SELECTED TEXT =
The Presidential Library Project: Black Presidential Imaginary, currently on view at Hyde Park Art Center, offers a conceptual framework through which to imagine The Obama Presidential Center, which will be built on the city’s Southside. The exhibition is part of a larger project in which guest curator, Ross Jordan, considers what it means to have a Black president and how that is represented and remembered in visual culture.
The majority of the featured artists are based in Chicago with practices that consider relevant issues of Black identity or use archival material. While some artworks include images of the Obamas, many do not, because the exhibition is about more than his presidency and legacy alone, focusing on larger issues of race and power, as well.
Zachary Fabri, Aureola (Black Presidents), 2012. Photo courtesy of Hyde Park Art Center.
Because the exhibition is a precursor to The Obama Presidential Center, it includes a library of films and comic books presenting a visual history of Black presidency in American culture. Jordan presents Lamont Hamilton’s Excerpt from Five on the Black Hand Side, 2015, as the opening image. Part of a series of 120 photographs of African American Vietnam War veterans, the work comments on the history of "the dap," a form of greeting these soldiers used as a sign of trust and solidarity. When Obama clinched the nomination in 2008, he and Michelle are known for having celebrated with this fist bump. Jordan notes that “the reaction to that moment and the media invention of 'the Terrorist fist bump' revealed America’s continuing bewilderment and fear of symbols of black solidarity.”
Zachary Fabri’s Aureola (Black Presidents), 2012, depicts media images of black men in power, including actors Danny Glover, Chris Rock, and Morgan Freeman. Because Fabri took the photographs on a computer screen, the reflections create a halo-like effect. The work suggests the expectations placed on our first Black president as well as commenting on how our relationships with our leaders are mediated by the mass media.

INPUT DATA =
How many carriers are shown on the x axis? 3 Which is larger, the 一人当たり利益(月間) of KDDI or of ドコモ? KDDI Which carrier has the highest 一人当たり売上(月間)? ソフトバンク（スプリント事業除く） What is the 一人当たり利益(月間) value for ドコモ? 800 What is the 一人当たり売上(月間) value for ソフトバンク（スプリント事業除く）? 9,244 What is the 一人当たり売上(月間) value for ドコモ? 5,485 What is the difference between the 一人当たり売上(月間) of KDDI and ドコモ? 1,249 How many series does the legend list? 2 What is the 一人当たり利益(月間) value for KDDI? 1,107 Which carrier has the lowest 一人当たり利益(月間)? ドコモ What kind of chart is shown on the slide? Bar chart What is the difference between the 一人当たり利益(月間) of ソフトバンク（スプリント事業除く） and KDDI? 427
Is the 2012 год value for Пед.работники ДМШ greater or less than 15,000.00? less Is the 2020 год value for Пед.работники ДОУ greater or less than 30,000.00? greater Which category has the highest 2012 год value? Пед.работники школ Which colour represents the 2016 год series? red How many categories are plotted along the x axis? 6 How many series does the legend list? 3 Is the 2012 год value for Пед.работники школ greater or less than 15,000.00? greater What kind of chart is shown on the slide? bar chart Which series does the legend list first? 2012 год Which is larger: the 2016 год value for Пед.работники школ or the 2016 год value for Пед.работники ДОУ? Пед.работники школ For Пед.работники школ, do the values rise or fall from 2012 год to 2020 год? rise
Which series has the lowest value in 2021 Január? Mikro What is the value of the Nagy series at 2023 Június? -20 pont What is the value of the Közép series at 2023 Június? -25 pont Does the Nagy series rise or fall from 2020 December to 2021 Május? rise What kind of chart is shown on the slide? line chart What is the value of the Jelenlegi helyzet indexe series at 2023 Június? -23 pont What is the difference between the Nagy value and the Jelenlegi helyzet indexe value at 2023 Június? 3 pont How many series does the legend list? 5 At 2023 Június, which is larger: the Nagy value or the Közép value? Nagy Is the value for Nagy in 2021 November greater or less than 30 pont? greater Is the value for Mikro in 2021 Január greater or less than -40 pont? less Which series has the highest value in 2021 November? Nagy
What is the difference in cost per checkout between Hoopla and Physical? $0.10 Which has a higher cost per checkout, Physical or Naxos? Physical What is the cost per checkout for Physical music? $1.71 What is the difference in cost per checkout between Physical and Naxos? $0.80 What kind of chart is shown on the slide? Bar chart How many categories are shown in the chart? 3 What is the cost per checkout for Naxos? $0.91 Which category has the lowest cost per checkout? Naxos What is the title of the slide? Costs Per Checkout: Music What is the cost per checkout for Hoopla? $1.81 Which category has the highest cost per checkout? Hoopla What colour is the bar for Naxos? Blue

ACTIVITY =
According to the exhibition review, what did the soldiers in Lamont Hamilton's photographs use "the dap" as a sign of? The material is unrelated to the exhibition review.

WRITTEN RESPONSE =
They used it as a sign of trust and solidarity.